Dynamical evolution of the Uranian satellite system III. The passage through the7/4 MMR between Miranda and Ariel
Sérgio R. A. Gomes, Tibi Keizer
TL;DR
The study tests whether the 7/4 mean-motion resonance between Miranda and Ariel could raise Ariel’s eccentricity enough to avoid entrapment in the subsequent 5/3 resonance with Umbriel. Using ~2000 forward N-body simulations with tidal migration consistent with a weak-friction model (e.g., $Q_0=8000$, $k_{2,0}\tau_0=0.064$) and starting near the nominal 7/4 value, the authors find divergent migration precludes resonant capture and only modestly excites Ariel’s eccentricity to about $e_A \approx 3.1\times10^{-4}$ (mean), far below the $\sim 0.01$ target.
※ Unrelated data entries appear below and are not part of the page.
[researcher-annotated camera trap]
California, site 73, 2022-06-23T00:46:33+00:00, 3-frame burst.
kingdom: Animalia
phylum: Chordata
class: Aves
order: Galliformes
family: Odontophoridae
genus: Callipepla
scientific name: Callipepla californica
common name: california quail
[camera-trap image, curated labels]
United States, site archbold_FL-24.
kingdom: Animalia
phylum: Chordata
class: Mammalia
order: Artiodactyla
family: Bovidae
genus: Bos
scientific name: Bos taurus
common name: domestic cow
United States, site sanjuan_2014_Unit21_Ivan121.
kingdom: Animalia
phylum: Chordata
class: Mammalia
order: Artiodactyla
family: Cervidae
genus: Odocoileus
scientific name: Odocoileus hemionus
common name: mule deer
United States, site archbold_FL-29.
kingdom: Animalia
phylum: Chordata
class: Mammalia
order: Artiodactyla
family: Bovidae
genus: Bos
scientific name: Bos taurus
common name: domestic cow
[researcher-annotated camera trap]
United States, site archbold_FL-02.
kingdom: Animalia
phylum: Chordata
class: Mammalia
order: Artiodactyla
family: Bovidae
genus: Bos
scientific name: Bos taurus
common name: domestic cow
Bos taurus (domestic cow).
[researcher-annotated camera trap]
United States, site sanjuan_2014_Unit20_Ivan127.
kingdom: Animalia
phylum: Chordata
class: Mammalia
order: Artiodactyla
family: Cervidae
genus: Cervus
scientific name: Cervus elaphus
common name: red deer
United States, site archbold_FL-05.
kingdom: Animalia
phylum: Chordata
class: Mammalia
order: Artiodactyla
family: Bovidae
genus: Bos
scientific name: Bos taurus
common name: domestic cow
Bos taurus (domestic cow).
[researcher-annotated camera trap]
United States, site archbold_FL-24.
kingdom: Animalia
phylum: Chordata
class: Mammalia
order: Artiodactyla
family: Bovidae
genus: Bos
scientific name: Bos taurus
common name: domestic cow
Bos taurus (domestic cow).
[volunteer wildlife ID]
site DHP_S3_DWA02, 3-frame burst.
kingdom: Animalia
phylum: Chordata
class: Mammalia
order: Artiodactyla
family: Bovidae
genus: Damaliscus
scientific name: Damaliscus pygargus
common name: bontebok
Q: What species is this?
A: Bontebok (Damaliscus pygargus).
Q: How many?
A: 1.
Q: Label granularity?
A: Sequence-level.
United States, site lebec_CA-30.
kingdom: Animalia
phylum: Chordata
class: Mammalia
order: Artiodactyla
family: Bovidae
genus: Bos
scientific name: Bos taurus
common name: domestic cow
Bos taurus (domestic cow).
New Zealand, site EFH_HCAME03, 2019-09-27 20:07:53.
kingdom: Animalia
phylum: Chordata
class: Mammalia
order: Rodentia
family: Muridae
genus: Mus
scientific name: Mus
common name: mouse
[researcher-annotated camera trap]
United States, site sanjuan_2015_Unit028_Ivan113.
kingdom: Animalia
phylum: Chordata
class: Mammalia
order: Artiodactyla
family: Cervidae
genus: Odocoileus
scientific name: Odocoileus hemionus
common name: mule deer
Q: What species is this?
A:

Miranda shows a larger, often bimodal eccentricity response, but inclinations remain largely unchanged. The results are robust across acceleration factors and configurations including five satellites; thus the 7/4 Miranda–Ariel resonance is not a viable mechanism to boost Ariel’s eccentricity to bypass the 5/3 MMR, pointing to alternative pathways such as specific three-body resonances or resonance locking with Uranus. Data supporting the figures are publicly available on Zenodo.
Abstract
The passage through the $5/3$ mean-motion resonance between Ariel and Umbriel, two of Uranus's largest moons, still raises several open questions. Previous studies suggest that, in order to reproduce the current orbital configuration, Ariel must have had an eccentricity of approximately $\sim 0.01$ before the resonance encounter, which would prevent resonant capture. However, the rapid tidal circularization of Ariel's orbit implies that some prior mechanism must have excited its eccentricity before the resonance encounter. In this work, we performed a large number of simulations using an N-body integrator to assess whether the earlier $7/4$ mean-motion resonance between Miranda and Ariel could serve as a mechanism to increase Ariel's eccentricity. Our results show that, due to divergent migration, resonance capture does not occur. As the satellites cross the nominal resonance, Ariel's eccentricity is only excited to $3.4 \times 10^{-4}$, substantially smaller than the required value. Therefore, the $7/4$ mean-motion resonance is not a viable mechanism for increasing Ariel's eccentricity.